La fiscal destacó, “en esa dirección, la investigación del periodista Roger Rodríguez publicada primero en la revista Posdata y después en el diario LA REPUBLICA”, cuyos datos fueron tomados “como fuente para producir” los informes y “encaminar” la investigación que llevaron adelante el actual canciller Gonzalo Fernández y el ex comandante en jefe del Ejército, Carlos Díaz.
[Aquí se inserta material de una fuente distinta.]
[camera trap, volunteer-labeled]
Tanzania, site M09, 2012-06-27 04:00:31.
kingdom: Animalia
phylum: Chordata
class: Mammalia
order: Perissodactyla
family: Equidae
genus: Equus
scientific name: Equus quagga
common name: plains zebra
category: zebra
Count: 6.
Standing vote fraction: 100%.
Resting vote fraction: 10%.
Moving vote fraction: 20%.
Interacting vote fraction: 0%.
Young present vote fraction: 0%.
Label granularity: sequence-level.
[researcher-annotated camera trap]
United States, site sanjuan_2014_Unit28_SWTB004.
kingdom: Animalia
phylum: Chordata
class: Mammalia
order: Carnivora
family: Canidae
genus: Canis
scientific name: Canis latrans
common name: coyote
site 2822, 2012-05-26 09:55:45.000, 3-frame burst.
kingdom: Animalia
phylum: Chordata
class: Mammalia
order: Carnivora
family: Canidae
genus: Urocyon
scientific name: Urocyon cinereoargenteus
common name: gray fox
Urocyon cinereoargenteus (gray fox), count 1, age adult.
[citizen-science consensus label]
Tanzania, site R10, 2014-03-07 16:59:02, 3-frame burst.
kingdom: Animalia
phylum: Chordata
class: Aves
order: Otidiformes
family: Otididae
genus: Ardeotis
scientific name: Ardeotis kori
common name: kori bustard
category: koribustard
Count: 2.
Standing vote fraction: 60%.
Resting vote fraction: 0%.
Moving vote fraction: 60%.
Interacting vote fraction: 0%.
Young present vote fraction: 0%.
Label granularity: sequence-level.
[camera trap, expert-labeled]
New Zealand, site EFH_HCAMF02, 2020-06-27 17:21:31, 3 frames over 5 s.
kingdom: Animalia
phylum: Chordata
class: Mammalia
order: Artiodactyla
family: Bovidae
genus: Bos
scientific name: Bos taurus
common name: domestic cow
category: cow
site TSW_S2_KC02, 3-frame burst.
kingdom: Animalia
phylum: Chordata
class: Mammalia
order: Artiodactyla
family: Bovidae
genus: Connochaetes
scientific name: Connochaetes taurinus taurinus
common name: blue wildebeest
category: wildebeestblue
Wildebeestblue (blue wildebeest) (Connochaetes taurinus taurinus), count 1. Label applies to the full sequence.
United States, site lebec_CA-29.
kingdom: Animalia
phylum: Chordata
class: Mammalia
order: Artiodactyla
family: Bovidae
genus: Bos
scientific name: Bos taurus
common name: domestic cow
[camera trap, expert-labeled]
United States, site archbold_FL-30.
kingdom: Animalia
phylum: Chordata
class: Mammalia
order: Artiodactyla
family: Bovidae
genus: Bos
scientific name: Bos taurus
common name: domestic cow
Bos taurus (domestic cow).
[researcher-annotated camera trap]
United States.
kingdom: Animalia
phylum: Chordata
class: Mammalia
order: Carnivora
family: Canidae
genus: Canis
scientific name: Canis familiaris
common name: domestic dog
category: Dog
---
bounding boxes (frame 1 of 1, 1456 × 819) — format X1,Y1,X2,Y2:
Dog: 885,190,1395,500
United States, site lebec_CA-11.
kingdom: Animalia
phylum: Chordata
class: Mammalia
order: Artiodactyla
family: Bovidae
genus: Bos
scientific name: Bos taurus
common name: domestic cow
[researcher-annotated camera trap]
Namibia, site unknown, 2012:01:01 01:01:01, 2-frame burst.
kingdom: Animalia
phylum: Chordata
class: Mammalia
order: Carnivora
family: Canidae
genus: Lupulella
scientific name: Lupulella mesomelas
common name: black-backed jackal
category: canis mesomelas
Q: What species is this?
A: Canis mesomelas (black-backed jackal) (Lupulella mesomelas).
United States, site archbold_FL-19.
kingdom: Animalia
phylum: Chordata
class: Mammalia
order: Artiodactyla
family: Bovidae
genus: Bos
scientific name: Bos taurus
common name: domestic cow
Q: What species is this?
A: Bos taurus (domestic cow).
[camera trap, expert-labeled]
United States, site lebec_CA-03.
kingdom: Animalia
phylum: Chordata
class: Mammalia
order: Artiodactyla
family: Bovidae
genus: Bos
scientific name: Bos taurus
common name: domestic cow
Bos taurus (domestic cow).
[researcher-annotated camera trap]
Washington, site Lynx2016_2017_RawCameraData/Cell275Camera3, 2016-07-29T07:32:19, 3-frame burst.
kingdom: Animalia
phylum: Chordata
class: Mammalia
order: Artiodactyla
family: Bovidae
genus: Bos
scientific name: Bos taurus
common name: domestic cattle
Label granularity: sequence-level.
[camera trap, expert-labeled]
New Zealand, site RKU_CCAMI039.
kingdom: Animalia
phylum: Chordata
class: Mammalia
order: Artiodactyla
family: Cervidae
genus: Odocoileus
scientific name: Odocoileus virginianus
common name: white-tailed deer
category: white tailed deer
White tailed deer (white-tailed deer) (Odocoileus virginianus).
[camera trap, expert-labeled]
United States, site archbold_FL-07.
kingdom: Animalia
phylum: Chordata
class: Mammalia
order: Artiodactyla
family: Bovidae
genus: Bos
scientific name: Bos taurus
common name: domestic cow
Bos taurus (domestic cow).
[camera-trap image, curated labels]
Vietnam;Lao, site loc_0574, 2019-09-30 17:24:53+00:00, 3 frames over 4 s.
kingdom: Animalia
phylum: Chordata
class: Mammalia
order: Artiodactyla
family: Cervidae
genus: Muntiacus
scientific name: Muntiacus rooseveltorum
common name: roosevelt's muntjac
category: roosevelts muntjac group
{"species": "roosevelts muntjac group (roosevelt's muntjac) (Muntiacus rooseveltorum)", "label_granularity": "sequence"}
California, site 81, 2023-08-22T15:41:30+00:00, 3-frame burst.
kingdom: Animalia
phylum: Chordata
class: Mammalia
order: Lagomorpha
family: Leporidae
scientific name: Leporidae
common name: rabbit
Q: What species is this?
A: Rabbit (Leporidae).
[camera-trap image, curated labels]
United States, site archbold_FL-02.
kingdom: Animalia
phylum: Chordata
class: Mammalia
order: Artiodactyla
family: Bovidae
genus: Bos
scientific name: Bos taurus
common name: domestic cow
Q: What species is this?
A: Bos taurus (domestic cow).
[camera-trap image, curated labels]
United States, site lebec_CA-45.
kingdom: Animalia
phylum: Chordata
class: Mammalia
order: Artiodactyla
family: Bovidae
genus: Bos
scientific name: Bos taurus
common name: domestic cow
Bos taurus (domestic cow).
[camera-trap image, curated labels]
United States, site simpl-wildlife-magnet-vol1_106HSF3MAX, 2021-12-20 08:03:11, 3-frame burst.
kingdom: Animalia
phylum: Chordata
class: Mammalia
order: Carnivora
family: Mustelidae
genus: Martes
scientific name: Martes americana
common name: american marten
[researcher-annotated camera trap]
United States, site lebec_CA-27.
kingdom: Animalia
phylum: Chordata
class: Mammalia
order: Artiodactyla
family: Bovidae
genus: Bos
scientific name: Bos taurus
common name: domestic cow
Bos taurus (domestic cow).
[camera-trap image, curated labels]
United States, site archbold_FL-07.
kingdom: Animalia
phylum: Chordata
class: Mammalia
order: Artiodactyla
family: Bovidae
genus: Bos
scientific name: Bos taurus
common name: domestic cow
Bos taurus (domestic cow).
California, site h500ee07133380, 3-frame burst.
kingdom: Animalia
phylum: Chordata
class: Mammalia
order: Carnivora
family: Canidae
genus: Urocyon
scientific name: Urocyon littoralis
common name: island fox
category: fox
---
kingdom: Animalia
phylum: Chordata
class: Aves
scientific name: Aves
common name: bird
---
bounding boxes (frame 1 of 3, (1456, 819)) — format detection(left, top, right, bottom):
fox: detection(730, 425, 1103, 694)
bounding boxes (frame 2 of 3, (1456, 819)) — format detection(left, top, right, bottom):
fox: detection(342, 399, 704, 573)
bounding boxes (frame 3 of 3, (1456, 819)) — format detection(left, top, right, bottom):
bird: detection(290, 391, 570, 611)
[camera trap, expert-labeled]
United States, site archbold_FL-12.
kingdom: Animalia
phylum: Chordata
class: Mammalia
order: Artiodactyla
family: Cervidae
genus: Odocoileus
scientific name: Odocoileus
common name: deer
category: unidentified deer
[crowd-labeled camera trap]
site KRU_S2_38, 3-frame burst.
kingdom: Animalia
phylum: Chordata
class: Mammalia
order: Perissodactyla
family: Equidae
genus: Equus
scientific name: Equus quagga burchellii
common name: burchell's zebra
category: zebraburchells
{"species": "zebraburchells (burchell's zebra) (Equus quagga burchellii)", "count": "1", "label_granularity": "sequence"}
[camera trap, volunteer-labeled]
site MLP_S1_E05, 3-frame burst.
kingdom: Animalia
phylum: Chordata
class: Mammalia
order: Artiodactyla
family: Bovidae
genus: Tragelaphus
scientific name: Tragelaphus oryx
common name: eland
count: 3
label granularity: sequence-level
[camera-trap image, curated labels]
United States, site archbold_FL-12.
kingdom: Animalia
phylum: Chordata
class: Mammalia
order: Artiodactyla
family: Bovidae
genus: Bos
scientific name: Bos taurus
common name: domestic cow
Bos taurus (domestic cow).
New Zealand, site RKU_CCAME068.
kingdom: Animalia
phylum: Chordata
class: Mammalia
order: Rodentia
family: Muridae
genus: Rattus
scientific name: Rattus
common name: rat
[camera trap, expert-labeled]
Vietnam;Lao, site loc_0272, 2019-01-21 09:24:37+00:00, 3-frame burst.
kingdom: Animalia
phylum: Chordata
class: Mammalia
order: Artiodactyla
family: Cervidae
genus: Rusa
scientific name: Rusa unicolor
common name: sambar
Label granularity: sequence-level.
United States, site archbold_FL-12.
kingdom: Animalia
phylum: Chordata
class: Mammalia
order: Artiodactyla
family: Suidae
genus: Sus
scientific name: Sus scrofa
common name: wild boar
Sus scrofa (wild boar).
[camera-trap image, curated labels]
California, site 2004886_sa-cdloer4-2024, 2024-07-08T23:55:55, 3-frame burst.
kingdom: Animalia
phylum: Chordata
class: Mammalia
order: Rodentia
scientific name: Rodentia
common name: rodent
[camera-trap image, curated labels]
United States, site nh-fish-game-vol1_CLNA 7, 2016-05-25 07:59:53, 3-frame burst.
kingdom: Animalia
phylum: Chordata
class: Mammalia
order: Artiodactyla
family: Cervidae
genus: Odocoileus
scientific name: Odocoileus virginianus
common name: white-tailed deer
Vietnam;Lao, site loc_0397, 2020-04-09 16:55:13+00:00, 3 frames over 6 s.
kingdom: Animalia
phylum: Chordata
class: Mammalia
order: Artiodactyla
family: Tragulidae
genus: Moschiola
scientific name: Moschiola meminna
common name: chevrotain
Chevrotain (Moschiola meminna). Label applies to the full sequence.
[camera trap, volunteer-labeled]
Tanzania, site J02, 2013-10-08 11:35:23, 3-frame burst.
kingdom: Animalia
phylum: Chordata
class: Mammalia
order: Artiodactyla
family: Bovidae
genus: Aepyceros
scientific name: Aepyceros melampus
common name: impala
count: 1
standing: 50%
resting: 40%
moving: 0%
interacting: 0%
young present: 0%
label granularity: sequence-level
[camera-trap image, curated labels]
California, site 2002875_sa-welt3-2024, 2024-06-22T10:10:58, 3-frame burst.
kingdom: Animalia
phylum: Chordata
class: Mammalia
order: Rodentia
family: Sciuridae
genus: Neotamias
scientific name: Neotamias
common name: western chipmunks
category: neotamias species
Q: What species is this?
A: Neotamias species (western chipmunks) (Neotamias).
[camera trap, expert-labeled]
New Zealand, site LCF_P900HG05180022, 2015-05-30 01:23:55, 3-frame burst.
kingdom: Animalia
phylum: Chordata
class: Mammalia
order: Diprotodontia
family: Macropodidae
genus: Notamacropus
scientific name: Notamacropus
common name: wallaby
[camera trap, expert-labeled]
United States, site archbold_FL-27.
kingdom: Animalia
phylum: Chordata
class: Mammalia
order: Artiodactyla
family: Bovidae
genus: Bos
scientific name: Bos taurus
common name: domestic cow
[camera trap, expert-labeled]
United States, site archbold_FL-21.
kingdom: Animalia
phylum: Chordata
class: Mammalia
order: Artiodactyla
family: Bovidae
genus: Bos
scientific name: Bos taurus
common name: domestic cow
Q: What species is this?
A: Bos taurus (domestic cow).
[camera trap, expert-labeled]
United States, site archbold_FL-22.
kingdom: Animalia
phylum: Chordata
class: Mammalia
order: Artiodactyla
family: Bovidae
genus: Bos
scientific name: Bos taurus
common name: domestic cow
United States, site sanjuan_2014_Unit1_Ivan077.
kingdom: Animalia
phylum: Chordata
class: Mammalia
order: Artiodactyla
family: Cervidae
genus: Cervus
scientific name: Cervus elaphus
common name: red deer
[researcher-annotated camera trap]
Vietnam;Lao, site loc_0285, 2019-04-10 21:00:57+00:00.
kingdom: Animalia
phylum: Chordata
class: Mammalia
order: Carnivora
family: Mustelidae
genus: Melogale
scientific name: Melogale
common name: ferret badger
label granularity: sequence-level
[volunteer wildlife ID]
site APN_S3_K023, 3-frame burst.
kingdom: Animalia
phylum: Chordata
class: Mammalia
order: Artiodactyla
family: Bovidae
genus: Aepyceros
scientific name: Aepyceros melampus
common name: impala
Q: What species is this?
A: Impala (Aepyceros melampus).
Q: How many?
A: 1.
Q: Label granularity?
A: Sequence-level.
“La comprobación de todos los otros resultados de su investigación periodística: hallazgo del hijo de Sara Méndez, averiguación de la identidad de la nieta de Gelman, partiendo del traslado de María Claudia García a Uruguay (…) identificación de la escribana que intervino en la venta de la casa de la calle Millán, existencia de una base clandestina del SID en la calle Francisco de Medina con taxis que trabajaban para el Servicio, entre otros, impone otorgarle credibilidad a su trabajo”, continuó la Fiscalía.
Guianze incluso va más allá y expresa que la credibilidad de la investigación se acentuó porque “mucho tiempo después de publicadas sus notas, la Fuerza Aérea reconoció la existencia de los vuelos de julio y octubre de 1976 que transportaron prisioneros desde Buenos Aires, en informe suscrito por el comandante de la Fuerza, Enrique Bonelli”, dice.